All the ingredients are there. It could be good.
A couple weeks ago I found myself perusing the local newspaper during a slow moment at work. While scanning for a captivating headline I happened upon an article titled "Vole-Vasion." It was in the farm and ranch section. Words like "plaque," "mild winter," and "epidemic" were used to describe the current rise in vole population. If you are a farmer, rancher, or like having a yard less holy than a priest, this is bad news. As I read through the article I couldn't help but think of the implications on the mousing expeditions yet to come throughout the rapidly approaching summer. The gist of the article was that voles (and I am assuming mice fit into the same category) were already a big problem going into our previous fall season and Idaho never really got the hard freeze it is so accustomed to. The harsh cold usually kills and slows rodent populations. The result was the already burgeoning vole population from the previous fall has exploded. The population supposedly grows and shrinks with a regularity like a pendulum swinging back and forth. It's a 10-12 year cycle and we happen to be on a peak. Bad news for the green thumbs and country folk who like their lawns less pitted but such good news for an angler wanting to chuck a fly that resembles a little furry mammal.

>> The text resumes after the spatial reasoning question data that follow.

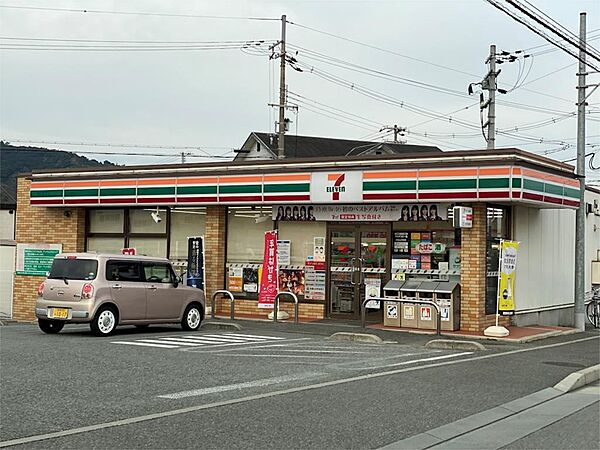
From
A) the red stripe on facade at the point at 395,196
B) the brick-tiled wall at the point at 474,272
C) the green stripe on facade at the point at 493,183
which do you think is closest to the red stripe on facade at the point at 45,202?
→ the red stripe on facade at the point at 395,196

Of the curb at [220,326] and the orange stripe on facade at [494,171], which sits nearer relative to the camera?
the orange stripe on facade at [494,171]

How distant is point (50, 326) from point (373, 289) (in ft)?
27.0

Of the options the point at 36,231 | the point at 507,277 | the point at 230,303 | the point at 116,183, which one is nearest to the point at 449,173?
the point at 507,277

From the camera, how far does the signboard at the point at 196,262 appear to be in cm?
2292

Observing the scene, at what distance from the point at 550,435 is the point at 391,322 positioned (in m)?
11.6

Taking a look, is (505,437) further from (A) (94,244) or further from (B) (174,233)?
(A) (94,244)

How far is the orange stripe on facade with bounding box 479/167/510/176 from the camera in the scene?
60.2 ft

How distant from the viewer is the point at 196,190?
75.8 feet

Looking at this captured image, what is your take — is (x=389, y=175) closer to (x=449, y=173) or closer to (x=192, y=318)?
(x=449, y=173)

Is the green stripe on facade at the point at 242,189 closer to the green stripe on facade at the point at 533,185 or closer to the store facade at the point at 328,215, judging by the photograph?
the store facade at the point at 328,215

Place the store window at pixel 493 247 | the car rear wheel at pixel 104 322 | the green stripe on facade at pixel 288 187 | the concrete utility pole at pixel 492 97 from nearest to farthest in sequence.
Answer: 1. the car rear wheel at pixel 104 322
2. the store window at pixel 493 247
3. the green stripe on facade at pixel 288 187
4. the concrete utility pole at pixel 492 97

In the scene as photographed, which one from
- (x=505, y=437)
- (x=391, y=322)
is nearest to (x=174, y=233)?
(x=391, y=322)

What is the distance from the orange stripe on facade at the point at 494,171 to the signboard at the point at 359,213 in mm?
1712

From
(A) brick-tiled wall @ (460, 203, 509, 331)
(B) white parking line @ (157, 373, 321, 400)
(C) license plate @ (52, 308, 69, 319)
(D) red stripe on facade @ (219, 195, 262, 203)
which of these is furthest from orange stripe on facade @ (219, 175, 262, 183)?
(B) white parking line @ (157, 373, 321, 400)
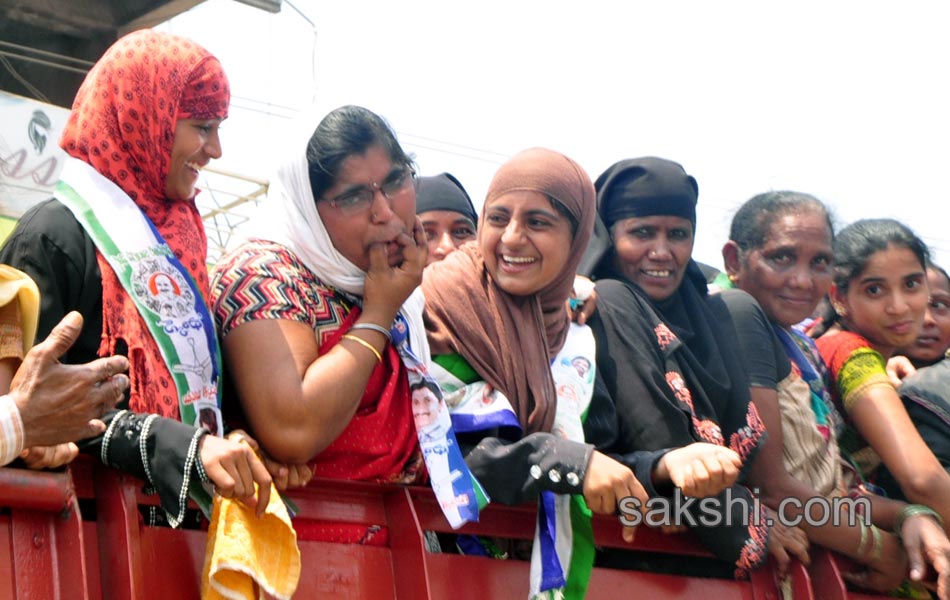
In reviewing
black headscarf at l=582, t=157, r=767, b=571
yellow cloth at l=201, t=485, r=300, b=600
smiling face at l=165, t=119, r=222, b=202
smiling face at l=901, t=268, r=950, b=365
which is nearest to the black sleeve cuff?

It was with these high hopes that we hit the road about 9:30 in the pm. It was a cloudless and dark night. Cruising down the empty highway we spied the intermittent critter scooting across the road. "Why did the mouse cross the road?" Who knows, but there were a ton of them! All the mice on the road bolstered my confidence in hitting the water. After parking we climbed out of the car to cool air and a star-filled sky. The milky way is so stunning on moonless nights, especially when you get away from civilization. We quickly rigged up and hit the water. First cast, SPLOOSH! The characteristic toilet-bowl-flush/water-exploding sound gets the adrenaline going! It was a swing and a miss, but it still instilled confidence. The night was spent with far more misses than hits, but there were so many explosions it was a hoot. The Artimouse worked stripped and dead drifted. These browns tore line from the reel like crazy. One even gave me a line burn. Mousing is so addicting!
I had taken a break from fishing and social media over the past month. It was a fitting trip to resume angling. The article had it right. It's like Mars Attacks, only with mice/voles. The implication? This summer could be epic.